Worse: if you have a txn that opened a snapshot at sequence 1000 and is still alive, every compaction across all CFs has to keep entries with sequence ≥ 1000 even if logically dead. Long txns × many writes × many CFs = lots of unrecyclable disk.

Best practice: keep transactions short-lived. If you need to hold state across longer windows (a multi-minute analytical scan), do it without a transaction or accept the space cost explicitly. Monitor rocksdb.oldest-snapshot-sequence and alert if it lags too far behind the latest sequence.

FAQ

Pessimistic vs optimistic — which should I use?

Pessimistic (TransactionDB) acquires locks on each Put/Delete and blocks conflicting transactions. Best when contention is high and conflict resolution must be deterministic. Optimistic (OptimisticTransactionDB) skips locking entirely; conflicts are detected at Commit time by checking sequence numbers — if a conflicting write happened, Commit fails and you retry. Best when contention is low: most txns succeed without coordination overhead. Most distributed systems built on RocksDB (TiKV, CockroachDB) use pessimistic for predictability.

What's the difference between WriteCommitted and WritePrepared?

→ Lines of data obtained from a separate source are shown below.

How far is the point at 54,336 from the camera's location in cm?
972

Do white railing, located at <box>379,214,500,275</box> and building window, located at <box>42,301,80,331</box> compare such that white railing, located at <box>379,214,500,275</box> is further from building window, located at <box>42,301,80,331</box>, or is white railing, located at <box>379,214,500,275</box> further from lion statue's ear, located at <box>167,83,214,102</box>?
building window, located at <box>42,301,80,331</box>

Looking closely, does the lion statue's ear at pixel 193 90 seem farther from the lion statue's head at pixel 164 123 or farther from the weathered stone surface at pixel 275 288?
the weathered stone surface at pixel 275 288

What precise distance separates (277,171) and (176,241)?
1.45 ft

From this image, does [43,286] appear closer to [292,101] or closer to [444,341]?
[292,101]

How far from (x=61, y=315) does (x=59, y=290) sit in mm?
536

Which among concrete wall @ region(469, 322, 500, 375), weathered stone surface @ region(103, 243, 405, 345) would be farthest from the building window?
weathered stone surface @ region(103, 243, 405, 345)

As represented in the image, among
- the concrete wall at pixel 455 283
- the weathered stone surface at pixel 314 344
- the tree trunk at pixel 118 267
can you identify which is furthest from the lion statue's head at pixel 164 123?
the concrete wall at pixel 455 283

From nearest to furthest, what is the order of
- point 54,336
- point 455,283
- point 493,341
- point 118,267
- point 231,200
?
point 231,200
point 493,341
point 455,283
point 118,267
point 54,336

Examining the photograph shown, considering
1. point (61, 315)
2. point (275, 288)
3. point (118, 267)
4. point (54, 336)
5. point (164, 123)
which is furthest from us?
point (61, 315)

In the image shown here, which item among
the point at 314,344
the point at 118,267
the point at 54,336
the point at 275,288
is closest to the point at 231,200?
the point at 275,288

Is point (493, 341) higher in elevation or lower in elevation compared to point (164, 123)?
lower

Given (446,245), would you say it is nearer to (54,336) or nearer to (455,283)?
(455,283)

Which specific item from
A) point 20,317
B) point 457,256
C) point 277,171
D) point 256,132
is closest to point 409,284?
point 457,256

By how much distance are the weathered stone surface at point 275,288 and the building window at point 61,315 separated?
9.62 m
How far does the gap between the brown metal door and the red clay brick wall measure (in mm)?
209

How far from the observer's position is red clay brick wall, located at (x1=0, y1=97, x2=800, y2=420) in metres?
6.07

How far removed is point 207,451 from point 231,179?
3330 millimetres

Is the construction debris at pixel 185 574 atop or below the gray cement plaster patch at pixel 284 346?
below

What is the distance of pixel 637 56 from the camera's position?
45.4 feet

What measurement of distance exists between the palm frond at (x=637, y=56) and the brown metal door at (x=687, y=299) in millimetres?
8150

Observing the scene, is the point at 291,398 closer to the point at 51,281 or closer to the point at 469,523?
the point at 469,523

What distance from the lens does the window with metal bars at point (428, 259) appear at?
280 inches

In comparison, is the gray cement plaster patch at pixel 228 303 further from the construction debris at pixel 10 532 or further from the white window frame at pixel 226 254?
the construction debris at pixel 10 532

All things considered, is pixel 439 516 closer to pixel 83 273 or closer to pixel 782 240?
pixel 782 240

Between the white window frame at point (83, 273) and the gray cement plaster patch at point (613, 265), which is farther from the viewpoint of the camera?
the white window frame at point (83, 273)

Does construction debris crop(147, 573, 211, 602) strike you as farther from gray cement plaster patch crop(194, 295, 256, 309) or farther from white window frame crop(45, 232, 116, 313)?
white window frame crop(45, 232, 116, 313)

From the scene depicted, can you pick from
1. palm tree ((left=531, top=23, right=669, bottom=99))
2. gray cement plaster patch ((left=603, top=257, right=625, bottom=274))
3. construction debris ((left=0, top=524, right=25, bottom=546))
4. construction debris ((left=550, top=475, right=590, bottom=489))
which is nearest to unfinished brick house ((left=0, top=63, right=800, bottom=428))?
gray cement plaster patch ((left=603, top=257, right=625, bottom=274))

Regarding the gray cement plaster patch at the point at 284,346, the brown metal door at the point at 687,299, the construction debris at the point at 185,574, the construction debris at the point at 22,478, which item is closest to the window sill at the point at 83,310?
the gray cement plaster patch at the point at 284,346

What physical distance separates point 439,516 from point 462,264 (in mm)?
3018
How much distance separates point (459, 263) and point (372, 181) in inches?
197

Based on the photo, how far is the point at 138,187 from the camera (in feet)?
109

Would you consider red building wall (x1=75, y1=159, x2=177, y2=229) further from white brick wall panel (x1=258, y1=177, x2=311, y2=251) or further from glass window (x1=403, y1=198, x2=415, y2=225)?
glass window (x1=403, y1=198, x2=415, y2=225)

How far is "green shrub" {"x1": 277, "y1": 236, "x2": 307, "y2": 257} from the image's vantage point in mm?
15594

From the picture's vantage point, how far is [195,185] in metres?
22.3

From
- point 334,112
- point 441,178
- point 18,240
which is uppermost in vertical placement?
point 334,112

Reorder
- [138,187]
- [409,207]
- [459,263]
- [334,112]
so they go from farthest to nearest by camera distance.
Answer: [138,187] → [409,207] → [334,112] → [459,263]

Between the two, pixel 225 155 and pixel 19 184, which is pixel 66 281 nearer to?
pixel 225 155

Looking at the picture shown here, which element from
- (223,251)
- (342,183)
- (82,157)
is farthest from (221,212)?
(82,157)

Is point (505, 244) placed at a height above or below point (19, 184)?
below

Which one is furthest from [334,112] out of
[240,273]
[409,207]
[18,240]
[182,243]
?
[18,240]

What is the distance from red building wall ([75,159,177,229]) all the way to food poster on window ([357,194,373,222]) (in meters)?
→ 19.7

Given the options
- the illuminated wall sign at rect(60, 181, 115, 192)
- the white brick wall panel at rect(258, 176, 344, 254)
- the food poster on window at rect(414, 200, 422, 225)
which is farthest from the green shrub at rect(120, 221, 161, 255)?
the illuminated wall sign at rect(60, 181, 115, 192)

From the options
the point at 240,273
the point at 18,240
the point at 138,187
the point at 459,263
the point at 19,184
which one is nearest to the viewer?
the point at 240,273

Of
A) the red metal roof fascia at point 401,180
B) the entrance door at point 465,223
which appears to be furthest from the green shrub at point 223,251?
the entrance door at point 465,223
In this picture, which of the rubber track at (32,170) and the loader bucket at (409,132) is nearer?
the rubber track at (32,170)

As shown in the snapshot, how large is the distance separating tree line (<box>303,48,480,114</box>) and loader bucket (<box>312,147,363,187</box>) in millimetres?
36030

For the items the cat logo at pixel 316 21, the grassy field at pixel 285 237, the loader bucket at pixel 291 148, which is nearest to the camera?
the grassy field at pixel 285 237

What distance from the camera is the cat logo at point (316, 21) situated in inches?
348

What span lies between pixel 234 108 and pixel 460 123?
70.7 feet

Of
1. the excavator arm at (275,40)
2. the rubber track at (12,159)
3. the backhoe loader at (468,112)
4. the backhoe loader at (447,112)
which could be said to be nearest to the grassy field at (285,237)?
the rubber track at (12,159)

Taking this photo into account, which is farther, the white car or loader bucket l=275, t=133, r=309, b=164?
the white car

Both are pessimistic flavors. WriteCommitted (default) buffers writes in memory until Commit, then writes them all to the WAL and memtable atomically. Drawback: memory usage scales with active txn write set. WritePrepared writes intent records directly to the WAL/memtable as they happen, with a commit marker added at Commit time; readers filter out uncommitted intents using a snapshot of which prepared txns have committed. Lower memory, higher complexity. WritePrepared is what TiKV uses for percolator-style 2PC.

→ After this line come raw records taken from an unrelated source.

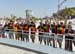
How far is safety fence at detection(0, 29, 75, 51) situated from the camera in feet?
28.8

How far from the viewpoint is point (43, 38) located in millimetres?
10242

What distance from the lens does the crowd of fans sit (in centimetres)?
906

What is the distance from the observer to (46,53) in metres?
9.59

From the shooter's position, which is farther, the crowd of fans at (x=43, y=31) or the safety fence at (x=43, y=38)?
the crowd of fans at (x=43, y=31)

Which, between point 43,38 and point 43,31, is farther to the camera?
point 43,31

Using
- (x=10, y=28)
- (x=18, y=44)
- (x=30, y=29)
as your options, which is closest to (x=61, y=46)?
(x=30, y=29)

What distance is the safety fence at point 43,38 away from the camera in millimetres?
8766

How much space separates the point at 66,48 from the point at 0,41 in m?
6.20

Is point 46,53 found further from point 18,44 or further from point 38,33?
point 18,44

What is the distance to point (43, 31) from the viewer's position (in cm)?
1063

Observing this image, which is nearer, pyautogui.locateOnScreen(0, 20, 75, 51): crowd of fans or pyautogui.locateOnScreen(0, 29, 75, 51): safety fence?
pyautogui.locateOnScreen(0, 29, 75, 51): safety fence

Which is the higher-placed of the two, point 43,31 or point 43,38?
point 43,31

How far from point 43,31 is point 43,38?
1.67 ft

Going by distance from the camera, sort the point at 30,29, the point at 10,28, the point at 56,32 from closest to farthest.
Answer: the point at 56,32 → the point at 30,29 → the point at 10,28
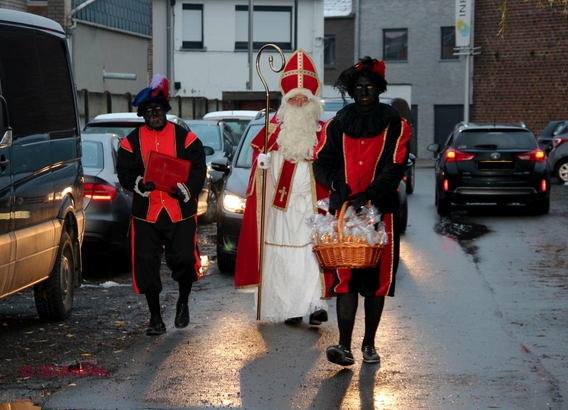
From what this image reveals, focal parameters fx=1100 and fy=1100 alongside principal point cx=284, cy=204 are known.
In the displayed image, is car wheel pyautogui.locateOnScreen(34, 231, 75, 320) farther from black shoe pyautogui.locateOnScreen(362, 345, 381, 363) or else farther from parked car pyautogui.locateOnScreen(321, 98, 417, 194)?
parked car pyautogui.locateOnScreen(321, 98, 417, 194)

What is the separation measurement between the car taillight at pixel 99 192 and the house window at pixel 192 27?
3549cm

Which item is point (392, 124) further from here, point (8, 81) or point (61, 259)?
point (61, 259)

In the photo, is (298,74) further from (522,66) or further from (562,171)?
(522,66)

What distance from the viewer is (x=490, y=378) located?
654cm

How do snapshots interact with transactions?

Every transaction can request a snapshot (txn->GetSnapshot()) — this pins a sequence number and reads see only writes ≤ that number. With a snapshot, reads are repeatable within the transaction. Without one, each Get sees the latest committed state, which can drift between Gets. Snapshots also block compaction from dropping tombstones older than them, so long-held snapshots cause space amp.

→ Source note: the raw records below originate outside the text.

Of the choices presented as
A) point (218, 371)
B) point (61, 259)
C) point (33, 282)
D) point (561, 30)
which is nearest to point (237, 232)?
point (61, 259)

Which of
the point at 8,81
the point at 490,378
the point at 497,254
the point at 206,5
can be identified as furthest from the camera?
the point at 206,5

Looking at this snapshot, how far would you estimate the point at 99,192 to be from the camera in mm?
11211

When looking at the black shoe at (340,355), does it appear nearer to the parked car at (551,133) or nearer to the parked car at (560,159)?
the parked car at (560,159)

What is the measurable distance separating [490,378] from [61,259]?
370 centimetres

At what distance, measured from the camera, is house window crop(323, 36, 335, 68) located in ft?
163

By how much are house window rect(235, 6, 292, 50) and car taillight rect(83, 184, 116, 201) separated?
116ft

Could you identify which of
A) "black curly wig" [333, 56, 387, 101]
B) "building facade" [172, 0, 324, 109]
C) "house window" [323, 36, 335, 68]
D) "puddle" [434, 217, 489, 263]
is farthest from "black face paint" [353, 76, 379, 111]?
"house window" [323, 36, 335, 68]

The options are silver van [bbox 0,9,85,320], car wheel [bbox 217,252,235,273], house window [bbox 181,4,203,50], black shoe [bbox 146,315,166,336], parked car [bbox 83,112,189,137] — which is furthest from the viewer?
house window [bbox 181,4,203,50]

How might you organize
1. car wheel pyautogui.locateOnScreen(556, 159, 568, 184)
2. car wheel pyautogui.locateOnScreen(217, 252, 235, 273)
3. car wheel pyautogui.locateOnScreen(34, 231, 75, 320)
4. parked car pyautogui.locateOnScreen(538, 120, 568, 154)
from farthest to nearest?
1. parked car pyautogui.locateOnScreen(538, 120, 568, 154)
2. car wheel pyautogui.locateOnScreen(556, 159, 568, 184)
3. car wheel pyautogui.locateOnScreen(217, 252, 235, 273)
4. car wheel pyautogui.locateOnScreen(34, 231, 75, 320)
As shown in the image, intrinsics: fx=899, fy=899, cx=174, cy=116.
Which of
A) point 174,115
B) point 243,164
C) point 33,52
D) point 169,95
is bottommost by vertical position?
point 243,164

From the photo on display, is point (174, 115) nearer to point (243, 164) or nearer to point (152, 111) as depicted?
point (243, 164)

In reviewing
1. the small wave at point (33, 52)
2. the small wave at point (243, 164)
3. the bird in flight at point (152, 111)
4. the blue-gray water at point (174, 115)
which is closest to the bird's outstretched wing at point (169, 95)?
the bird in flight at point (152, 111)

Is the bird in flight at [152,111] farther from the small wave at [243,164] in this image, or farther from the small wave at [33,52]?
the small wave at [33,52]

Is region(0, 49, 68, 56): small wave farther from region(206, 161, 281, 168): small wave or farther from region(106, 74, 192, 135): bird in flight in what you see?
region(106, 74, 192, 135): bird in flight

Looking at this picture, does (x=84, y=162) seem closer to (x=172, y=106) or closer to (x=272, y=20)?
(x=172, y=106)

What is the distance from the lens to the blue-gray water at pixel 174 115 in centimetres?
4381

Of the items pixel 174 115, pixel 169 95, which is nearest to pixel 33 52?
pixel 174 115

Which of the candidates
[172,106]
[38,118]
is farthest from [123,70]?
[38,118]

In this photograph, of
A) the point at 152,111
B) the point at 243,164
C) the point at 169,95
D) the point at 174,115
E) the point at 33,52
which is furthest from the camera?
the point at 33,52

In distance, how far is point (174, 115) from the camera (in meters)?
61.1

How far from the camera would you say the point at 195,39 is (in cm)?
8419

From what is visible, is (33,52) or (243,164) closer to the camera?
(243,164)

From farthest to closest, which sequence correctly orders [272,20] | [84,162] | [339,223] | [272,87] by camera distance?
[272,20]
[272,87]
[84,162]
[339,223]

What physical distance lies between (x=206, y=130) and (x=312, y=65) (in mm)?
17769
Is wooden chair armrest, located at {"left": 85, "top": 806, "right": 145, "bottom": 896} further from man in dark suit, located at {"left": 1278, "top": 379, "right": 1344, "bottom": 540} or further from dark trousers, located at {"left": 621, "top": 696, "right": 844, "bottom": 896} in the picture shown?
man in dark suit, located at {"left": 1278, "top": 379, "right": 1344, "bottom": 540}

Can I do range deletes inside a transaction?

Yes via DeleteRange. The range delete is buffered with the rest of the txn's writes and applied atomically on Commit. Caveat: range deletes themselves are tombstones in RocksDB and have their own performance implications during read (Gets in a range that has a pending range tombstone do a slightly more expensive lookup). Range delete tombstones are reclaimed only when no snapshot can see anything they shadow, so long txns prevent reclamation here too.

What does GetForUpdate do?

Acquires a read lock under pessimistic mode (TransactionDB). Used to read-then-write within a transaction without races: the lock prevents another txn from modifying the key between your read and your subsequent Put. Without GetForUpdate, an OCC-style write-write race could pass conflict detection if the conflicting writer didn't update the same key (because conflict detection only checks the keys you wrote, not the keys you read). Use GetForUpdate when correctness depends on a key not changing between read and write.

How are deadlocks detected?

TransactionDB has a deadlock detector that maintains a wait-for graph. When txn A blocks on a lock held by B, the detector adds an edge A→B. If it finds a cycle (A→B→C→A), one of the txns is rolled back with Status::Busy(). The default detector depth is 50 — beyond that it gives up and reports busy. For systems on top of RocksDB (CockroachDB), the higher-level transaction manager often does its own deadlock detection across nodes; RocksDB's local detector handles single-node cases.